CFO’s AI Playbook: How to use AI safely without risking sensitive data
We built a cashflow tool with AI. No actuals. No risk.
If you've felt a twinge of panic about plugging your company’s actuals into ChatGPT, you're not alone. CFOs, controllers, and FP&A leaders everywhere are caught between excitement and fear.
Excitement about what AI can automate.
Fear of what it might expose.
And that fear isn’t irrational. Financial data is sacred. It’s not just rows in Excel. It’s payroll, strategy, board decisions, and competitive edge, all rolled into one.
You shouldn’t trust AI blindly.
Especially when it comes to interpreting financials. And you don’t ask ChatGPT to interpret numbers. Ask it to write code.
Code is testable.
Code is auditable.
Code is repeatable.
You can read it. Run it. Break it. Improve it. Ask ChatGPT to explain every line of logic. You get full transparency, not a black box. That’s how CFOs can build internal tools without exposing sensitive data or relying on vague AI guesses.
AI is powerful, but trust is low. And in finance, trust is everything.
So while caution is wise, paralysis is costly. AI is here. It’s reshaping workflows, strategy, and expectations. And your competitors are already building with it.
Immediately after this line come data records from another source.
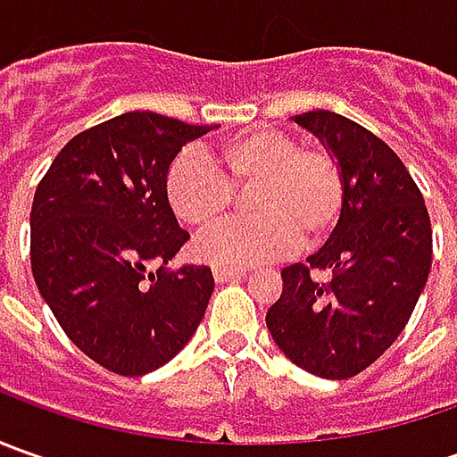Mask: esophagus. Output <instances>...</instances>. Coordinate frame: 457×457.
<instances>
[{
    "mask_svg": "<svg viewBox=\"0 0 457 457\" xmlns=\"http://www.w3.org/2000/svg\"><path fill=\"white\" fill-rule=\"evenodd\" d=\"M244 272H246V270H238V267H213L216 282H231V279H237V277H241Z\"/></svg>",
    "mask_w": 457,
    "mask_h": 457,
    "instance_id": "esophagus-1",
    "label": "esophagus"
}]
</instances>
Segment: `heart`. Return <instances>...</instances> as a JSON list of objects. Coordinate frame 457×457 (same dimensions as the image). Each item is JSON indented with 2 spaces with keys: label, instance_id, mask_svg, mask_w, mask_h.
<instances>
[{
  "label": "heart",
  "instance_id": "1",
  "mask_svg": "<svg viewBox=\"0 0 457 457\" xmlns=\"http://www.w3.org/2000/svg\"><path fill=\"white\" fill-rule=\"evenodd\" d=\"M249 185L252 216L223 223L195 241V254L220 267H246L285 254L292 244L315 246L333 234L345 205V178L333 152L297 145L277 129H249L219 142L211 157L183 150L167 167L172 213L193 228L226 219L234 190Z\"/></svg>",
  "mask_w": 457,
  "mask_h": 457
}]
</instances>
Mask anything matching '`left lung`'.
Here are the masks:
<instances>
[{
    "label": "left lung",
    "instance_id": "obj_1",
    "mask_svg": "<svg viewBox=\"0 0 457 457\" xmlns=\"http://www.w3.org/2000/svg\"><path fill=\"white\" fill-rule=\"evenodd\" d=\"M295 121L338 157L345 205L323 246L305 264L282 270L267 328L300 369L351 378L399 338L425 290L430 216L404 162L377 134L323 109Z\"/></svg>",
    "mask_w": 457,
    "mask_h": 457
}]
</instances>
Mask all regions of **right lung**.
<instances>
[{
  "label": "right lung",
  "mask_w": 457,
  "mask_h": 457,
  "mask_svg": "<svg viewBox=\"0 0 457 457\" xmlns=\"http://www.w3.org/2000/svg\"><path fill=\"white\" fill-rule=\"evenodd\" d=\"M211 129L154 112L114 116L76 134L35 190V285L65 336L114 374L165 366L208 307L211 267H167L190 234L167 203L165 175Z\"/></svg>",
  "instance_id": "right-lung-1"
}]
</instances>
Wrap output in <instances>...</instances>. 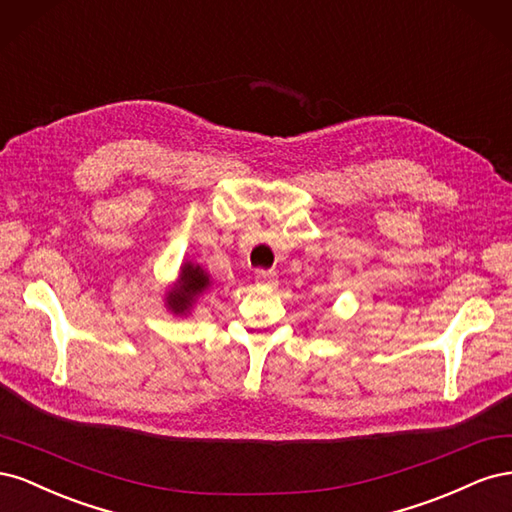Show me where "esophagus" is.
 I'll return each instance as SVG.
<instances>
[{
    "mask_svg": "<svg viewBox=\"0 0 512 512\" xmlns=\"http://www.w3.org/2000/svg\"><path fill=\"white\" fill-rule=\"evenodd\" d=\"M256 282L260 286H265V288H275L277 286V275L271 273V271H258L256 273Z\"/></svg>",
    "mask_w": 512,
    "mask_h": 512,
    "instance_id": "1",
    "label": "esophagus"
}]
</instances>
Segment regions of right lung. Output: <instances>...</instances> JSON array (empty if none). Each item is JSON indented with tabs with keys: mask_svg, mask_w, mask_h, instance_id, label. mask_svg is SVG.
<instances>
[{
	"mask_svg": "<svg viewBox=\"0 0 512 512\" xmlns=\"http://www.w3.org/2000/svg\"><path fill=\"white\" fill-rule=\"evenodd\" d=\"M211 275L196 265V262H183L179 267V280L164 294V305L173 316H190L198 299L211 288Z\"/></svg>",
	"mask_w": 512,
	"mask_h": 512,
	"instance_id": "1",
	"label": "right lung"
}]
</instances>
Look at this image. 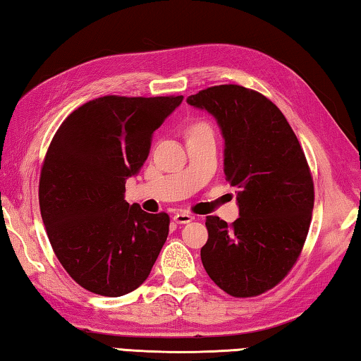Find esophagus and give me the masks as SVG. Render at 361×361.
Instances as JSON below:
<instances>
[{
	"label": "esophagus",
	"mask_w": 361,
	"mask_h": 361,
	"mask_svg": "<svg viewBox=\"0 0 361 361\" xmlns=\"http://www.w3.org/2000/svg\"><path fill=\"white\" fill-rule=\"evenodd\" d=\"M173 221H175L176 224H188V223L194 221V216L191 215V213L178 212V213H175V215H173Z\"/></svg>",
	"instance_id": "1"
}]
</instances>
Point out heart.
<instances>
[{
  "mask_svg": "<svg viewBox=\"0 0 361 361\" xmlns=\"http://www.w3.org/2000/svg\"><path fill=\"white\" fill-rule=\"evenodd\" d=\"M199 132H213V130L207 122H195V124L189 127L188 135H191V133H199Z\"/></svg>",
  "mask_w": 361,
  "mask_h": 361,
  "instance_id": "obj_1",
  "label": "heart"
}]
</instances>
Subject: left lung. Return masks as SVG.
I'll return each instance as SVG.
<instances>
[{"instance_id":"8db88e82","label":"left lung","mask_w":361,"mask_h":361,"mask_svg":"<svg viewBox=\"0 0 361 361\" xmlns=\"http://www.w3.org/2000/svg\"><path fill=\"white\" fill-rule=\"evenodd\" d=\"M216 119L224 138V175L239 188V218L207 216L200 258L209 277L234 298H252L282 282L307 237L314 180L282 111L256 90L213 85L188 97Z\"/></svg>"}]
</instances>
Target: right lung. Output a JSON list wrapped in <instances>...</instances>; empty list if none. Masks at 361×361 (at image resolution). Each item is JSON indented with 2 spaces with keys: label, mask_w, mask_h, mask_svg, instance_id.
I'll return each instance as SVG.
<instances>
[{
  "label": "right lung",
  "mask_w": 361,
  "mask_h": 361,
  "mask_svg": "<svg viewBox=\"0 0 361 361\" xmlns=\"http://www.w3.org/2000/svg\"><path fill=\"white\" fill-rule=\"evenodd\" d=\"M183 95H106L75 109L54 135L39 176V209L54 253L70 277L95 295L137 290L167 240V213L124 200L154 130Z\"/></svg>",
  "instance_id": "right-lung-1"
}]
</instances>
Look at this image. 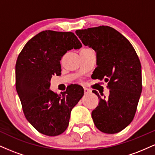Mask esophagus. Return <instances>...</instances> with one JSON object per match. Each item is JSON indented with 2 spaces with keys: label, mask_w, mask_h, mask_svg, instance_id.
Wrapping results in <instances>:
<instances>
[{
  "label": "esophagus",
  "mask_w": 155,
  "mask_h": 155,
  "mask_svg": "<svg viewBox=\"0 0 155 155\" xmlns=\"http://www.w3.org/2000/svg\"><path fill=\"white\" fill-rule=\"evenodd\" d=\"M84 94H89L91 92V90H89V89H87V87H84Z\"/></svg>",
  "instance_id": "esophagus-1"
}]
</instances>
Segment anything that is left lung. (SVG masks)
<instances>
[{"label": "left lung", "mask_w": 155, "mask_h": 155, "mask_svg": "<svg viewBox=\"0 0 155 155\" xmlns=\"http://www.w3.org/2000/svg\"><path fill=\"white\" fill-rule=\"evenodd\" d=\"M76 34L96 52L92 78L104 79L110 90L107 98L92 91L99 98L92 112L94 124L103 133L120 132L133 121L142 91L139 58L129 41L111 27L77 30Z\"/></svg>", "instance_id": "1"}]
</instances>
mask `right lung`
Returning <instances> with one entry per match:
<instances>
[{"label": "right lung", "instance_id": "right-lung-1", "mask_svg": "<svg viewBox=\"0 0 155 155\" xmlns=\"http://www.w3.org/2000/svg\"><path fill=\"white\" fill-rule=\"evenodd\" d=\"M82 45L71 32L45 31L30 39L17 58L16 90L28 122L49 136L67 129L72 108L84 95L81 86L72 84L58 95L49 90L53 75L60 76V60L68 51Z\"/></svg>", "mask_w": 155, "mask_h": 155}]
</instances>
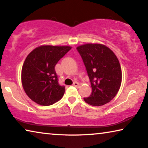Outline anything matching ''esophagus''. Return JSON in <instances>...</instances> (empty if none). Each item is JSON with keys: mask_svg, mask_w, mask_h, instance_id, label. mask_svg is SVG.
I'll list each match as a JSON object with an SVG mask.
<instances>
[{"mask_svg": "<svg viewBox=\"0 0 148 148\" xmlns=\"http://www.w3.org/2000/svg\"><path fill=\"white\" fill-rule=\"evenodd\" d=\"M73 86H76V87H78L79 86H80V84H79L78 82H74L73 83Z\"/></svg>", "mask_w": 148, "mask_h": 148, "instance_id": "esophagus-1", "label": "esophagus"}]
</instances>
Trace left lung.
<instances>
[{"label":"left lung","instance_id":"obj_1","mask_svg":"<svg viewBox=\"0 0 148 148\" xmlns=\"http://www.w3.org/2000/svg\"><path fill=\"white\" fill-rule=\"evenodd\" d=\"M90 79L92 91L84 101L92 106H102L111 101L119 90L122 72L113 51L101 43H86L76 47Z\"/></svg>","mask_w":148,"mask_h":148}]
</instances>
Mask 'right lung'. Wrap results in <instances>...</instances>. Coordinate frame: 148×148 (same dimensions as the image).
I'll use <instances>...</instances> for the list:
<instances>
[{
	"label": "right lung",
	"mask_w": 148,
	"mask_h": 148,
	"mask_svg": "<svg viewBox=\"0 0 148 148\" xmlns=\"http://www.w3.org/2000/svg\"><path fill=\"white\" fill-rule=\"evenodd\" d=\"M71 48L43 45L27 56L22 67L21 82L27 95L35 103L49 106L63 97L65 87L58 84L55 66Z\"/></svg>",
	"instance_id": "obj_1"
}]
</instances>
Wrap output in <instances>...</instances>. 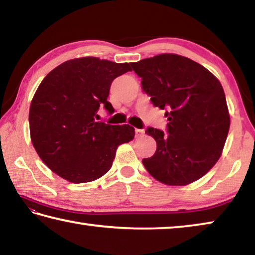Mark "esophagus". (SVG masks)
<instances>
[{
	"mask_svg": "<svg viewBox=\"0 0 255 255\" xmlns=\"http://www.w3.org/2000/svg\"><path fill=\"white\" fill-rule=\"evenodd\" d=\"M144 130L143 129H135V133H136V137H140L144 135Z\"/></svg>",
	"mask_w": 255,
	"mask_h": 255,
	"instance_id": "obj_1",
	"label": "esophagus"
}]
</instances>
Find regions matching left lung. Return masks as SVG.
Returning <instances> with one entry per match:
<instances>
[{
  "label": "left lung",
  "instance_id": "1",
  "mask_svg": "<svg viewBox=\"0 0 255 255\" xmlns=\"http://www.w3.org/2000/svg\"><path fill=\"white\" fill-rule=\"evenodd\" d=\"M154 107L165 110L167 133L148 128L156 152L144 158L161 183L187 185L202 178L219 157L231 117L223 86L213 73L184 56L159 54L131 63Z\"/></svg>",
  "mask_w": 255,
  "mask_h": 255
}]
</instances>
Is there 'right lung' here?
<instances>
[{
    "mask_svg": "<svg viewBox=\"0 0 255 255\" xmlns=\"http://www.w3.org/2000/svg\"><path fill=\"white\" fill-rule=\"evenodd\" d=\"M131 71L128 63L98 57L70 59L49 72L32 98L30 138L41 161L72 183L98 180L111 169L119 145L135 137L129 125L96 122L116 77Z\"/></svg>",
    "mask_w": 255,
    "mask_h": 255,
    "instance_id": "obj_1",
    "label": "right lung"
}]
</instances>
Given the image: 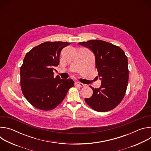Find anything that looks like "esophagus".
I'll list each match as a JSON object with an SVG mask.
<instances>
[{
	"instance_id": "34e87169",
	"label": "esophagus",
	"mask_w": 151,
	"mask_h": 151,
	"mask_svg": "<svg viewBox=\"0 0 151 151\" xmlns=\"http://www.w3.org/2000/svg\"><path fill=\"white\" fill-rule=\"evenodd\" d=\"M75 85L76 86H78V87H83V84L82 83H80V82H75Z\"/></svg>"
}]
</instances>
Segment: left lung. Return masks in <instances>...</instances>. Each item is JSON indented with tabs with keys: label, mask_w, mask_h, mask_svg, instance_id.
I'll return each mask as SVG.
<instances>
[{
	"label": "left lung",
	"mask_w": 151,
	"mask_h": 151,
	"mask_svg": "<svg viewBox=\"0 0 151 151\" xmlns=\"http://www.w3.org/2000/svg\"><path fill=\"white\" fill-rule=\"evenodd\" d=\"M79 45L90 48L96 57V66L101 78L99 88H94L90 98L85 102L97 112L114 109L121 102L128 82V59L119 47L101 40H90L79 42Z\"/></svg>",
	"instance_id": "8db88e82"
}]
</instances>
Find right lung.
I'll list each match as a JSON object with an SVG mask.
<instances>
[{"label": "right lung", "instance_id": "right-lung-1", "mask_svg": "<svg viewBox=\"0 0 151 151\" xmlns=\"http://www.w3.org/2000/svg\"><path fill=\"white\" fill-rule=\"evenodd\" d=\"M70 43L46 42L29 51L20 68V84L27 100L36 108L51 111L60 104L74 86L71 79L54 77L63 48Z\"/></svg>", "mask_w": 151, "mask_h": 151}]
</instances>
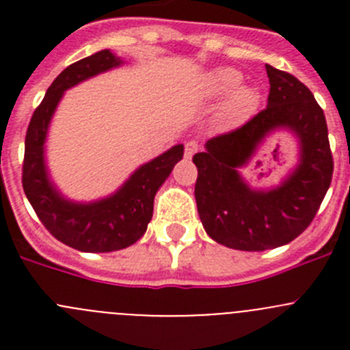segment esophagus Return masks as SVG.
Here are the masks:
<instances>
[{
	"mask_svg": "<svg viewBox=\"0 0 350 350\" xmlns=\"http://www.w3.org/2000/svg\"><path fill=\"white\" fill-rule=\"evenodd\" d=\"M198 150H200V144H198V142H194V140L187 142V144H185V147H184V154H185V157H187V159H191V157H193L194 154L198 152Z\"/></svg>",
	"mask_w": 350,
	"mask_h": 350,
	"instance_id": "esophagus-1",
	"label": "esophagus"
}]
</instances>
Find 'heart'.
I'll use <instances>...</instances> for the list:
<instances>
[{
	"mask_svg": "<svg viewBox=\"0 0 350 350\" xmlns=\"http://www.w3.org/2000/svg\"><path fill=\"white\" fill-rule=\"evenodd\" d=\"M243 75L234 68H215L206 77V94L213 100L226 98L221 119L226 126H240L254 116L259 107V92L250 85H242Z\"/></svg>",
	"mask_w": 350,
	"mask_h": 350,
	"instance_id": "obj_1",
	"label": "heart"
}]
</instances>
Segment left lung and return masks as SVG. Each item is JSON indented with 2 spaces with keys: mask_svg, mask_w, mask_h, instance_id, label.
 I'll return each mask as SVG.
<instances>
[{
  "mask_svg": "<svg viewBox=\"0 0 350 350\" xmlns=\"http://www.w3.org/2000/svg\"><path fill=\"white\" fill-rule=\"evenodd\" d=\"M270 94L265 110L242 128L205 144L193 163L194 196L206 234L237 250L275 249L307 230L333 177V156L323 108L305 83L267 64ZM275 131L299 142V165L279 186L250 188L237 172Z\"/></svg>",
  "mask_w": 350,
  "mask_h": 350,
  "instance_id": "left-lung-1",
  "label": "left lung"
}]
</instances>
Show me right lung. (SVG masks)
Instances as JSON below:
<instances>
[{"instance_id":"right-lung-1","label":"right lung","mask_w":350,"mask_h":350,"mask_svg":"<svg viewBox=\"0 0 350 350\" xmlns=\"http://www.w3.org/2000/svg\"><path fill=\"white\" fill-rule=\"evenodd\" d=\"M120 64L122 59L108 49L70 64L51 83L26 133L24 193L52 237L82 252H112L138 242L152 219L157 189L184 156V145H173L135 170L116 193L96 202H71L55 187L45 163V142L55 108L68 89Z\"/></svg>"}]
</instances>
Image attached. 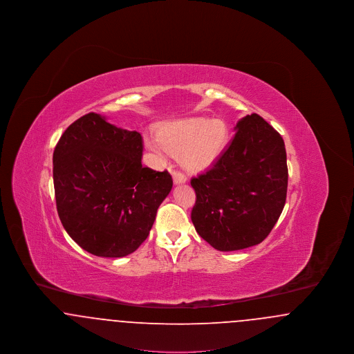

In today’s edition, you’ll learn:
How to use AI safely.
How to build a cashflow reconcillation tool with an LLM
How to learn without leaking.
How to win without regret.
Let’s dive in.
Why Our Last App Was Safe (And Yours Can Be Too)
In our last edition, we shared how CFOs can build a forecasting app in 5 minutes.
The feedback was great but few of you raised concerns:
This looks cool, but is it safe to upload our real data?
How can you trust what comes out of an LLM?
But that app was designed to be safe.
We didn’t upload sensitive data.
It was a working prototype, built with the same paranoia most CFOs have about confidentiality. And it’s how you can start, too.
You can follow the same playbook. Use fictional data to test real-world use cases. Validate AI workflows. Share them with IT and your team. Scale up later.
Think of dummy data as a wind tunnel.
You can test without flying blind.
You can simulate real pressures, observe reactions, and tweak designs.
All before anything touches live data.